** EXERCISE 1 **
In the Jedi-versus-Daleks discussion, why does John Seavey compare calling in ground troopers as Jedi reinforcements to fetching your little brother when you're getting beaten up? Answer in one to three sentences.
** EXERCISE 2 **
What maneuvers does the Jedi-versus-Daleks discussion say Daleks can perform? List every one it names.
** EXERCISE 3 **
Quote the Jedi-versus-Daleks discussion from "Also, I haven't" up to and including "John Seavey said...".

** SUPPLIED PASSAGE **
※ ※ ※
And we saw in A New Hope that Jedi don't need to see anything to use their powers. Blocking lasers with the blast shield down was literally Luke's first trick in Jedi School, and on Dagobah he was able to do TK with his eyes closed. That may not look like much, but it's hard to even grab something off your desk with your hands when your eyes are closed, let along pick up something off the ground with your mind. (And yeah, in the EU there's an entire species of blind force users, but we won't get into that.)

But even if the Jedi do need line-of-sight, it's not as if the Daleks are hiding behind a wall of lead and the Jedi have no idea where they are. They could tell that the Dalek is inside the mobile pepperpot. That's about as near as makes no difference to line of sight as you're going to get.

Jugularjosh said...

D. R. McLeod, good points on the malice. That was a bad argument.

Also, I haven't watched the prequels, geez, maybe since they came out, but I think it's explicitly stated that Jedi reflexes are a manifestation of precognition, in that the Jedi will begin reacting to events before they occur. So I'm not even sure about the exploding Daleks.

True, the Republic didn't have a standing army. I admitted as much in my original reply. A number of planetary systems did, however, and the Republic is an enormous, space-faring, galaxy-spanning organization. Even if the planetary systems couldn't or wouldn't contribute forces, the Republic could shift to war footing a la the US in Word War II.

John Seavey said...

@Jugular Josh: Fair enough, let's look at "people in spaceships" or "blaster-equipped humans on the ground" versus Daleks, as well. Again, we get into the problem of maneuverability; Daleks are essentially a swarm of one-man X-Wings that are capable of stopping dead, 90-degree or even bootlegger turns, and weaponry that is probably on par. This does not improve the odds for the Republic. :)

On the ground, your average modestly armed-and-armored trooper (anything up to a stormtrooper, say) is vulnerable to Dalek weaponry, and carries a weapon that (assuming equivalency of "laser" level technology across continuities) can't hurt a Dalek. Calling in these guys as reinforcements to the Jedi is like going and getting your little brother when you're getting beaten up. :)

Perhaps at the capital ship level, we'd start to see an advantage; after all, we don't see Dalek saucers much in battle. (The godawful Gatiss episode seemed to establish them as pretty vulnerable, but the ships they were fighting all used Dalek technology, so who really knows?) But then again, use of the full Dalek advantage would have to bring up the fact that they have time travel technology and nobody in 'Star Wars' does. They could theoretically wipe out the Republic before space travel was invented. :) I'm trying to limit the scope of this to avoid such things.

And the relevant discussion is between Yoda and Mace, by the way; they explicitly state that Jedi precognition is failing, and the new generation can barely see any distance into the future. The prophecy is explicitly referenced as the source/possible cure for such an issue, although again, it's not stated how or why. Bbut by the end of 'Revenge', they're clearly not adept enough to avoid being shot in the back. The clear implication is that this is prophecy-related.
※ ※ ※
** ENTRIES SHOWN **
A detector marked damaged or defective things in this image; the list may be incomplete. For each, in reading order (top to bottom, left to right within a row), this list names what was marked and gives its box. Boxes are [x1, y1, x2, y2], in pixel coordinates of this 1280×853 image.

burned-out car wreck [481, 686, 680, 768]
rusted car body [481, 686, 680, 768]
※ ※ ※
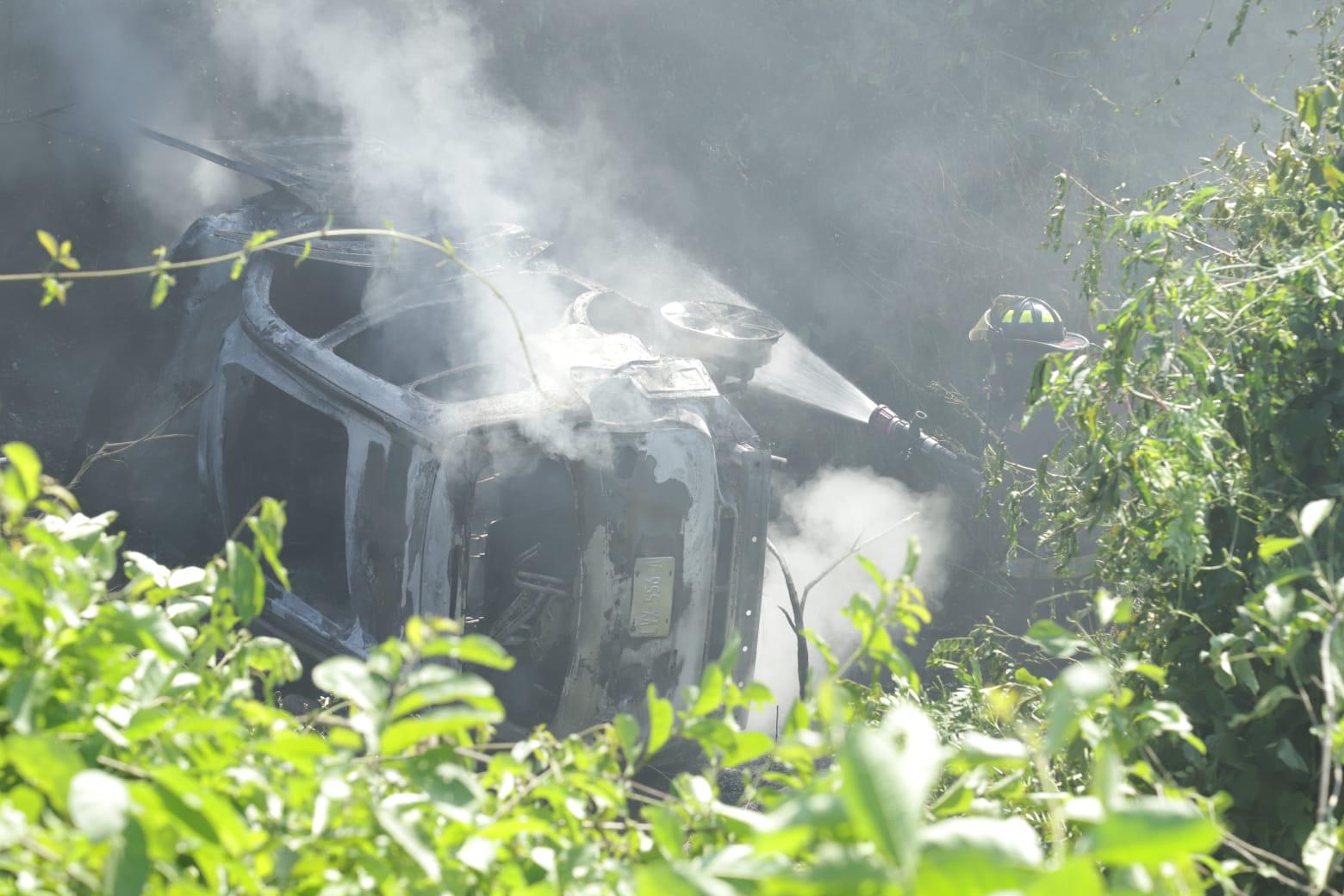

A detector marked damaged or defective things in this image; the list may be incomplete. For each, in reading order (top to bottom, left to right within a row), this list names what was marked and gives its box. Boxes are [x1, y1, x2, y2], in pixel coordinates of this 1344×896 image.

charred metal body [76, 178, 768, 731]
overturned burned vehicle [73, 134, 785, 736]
※ ※ ※
** ANSWER 1 **
An average modestly armed-and-armored trooper, up to the level of a stormtrooper, is vulnerable to Dalek weaponry. The trooper's own weapon can't hurt a Dalek, assuming "laser" level technology is equivalent across the two continuities.

** ANSWER 2 **
- Stopping dead
- 90-degree turns
- Bootlegger turns

** ANSWER 3 **
Also, I haven't watched the prequels, geez, maybe since they came out, but I think it's explicitly stated that Jedi reflexes are a manifestation of precognition, in that the Jedi will begin reacting to events before they occur. So I'm not even sure about the exploding Daleks.

True, the Republic didn't have a standing army. I admitted as much in my original reply. A number of planetary systems did, however, and the Republic is an enormous, space-faring, galaxy-spanning organization. Even if the planetary systems couldn't or wouldn't contribute forces, the Republic could shift to war footing a la the US in Word War II.

John Seavey said...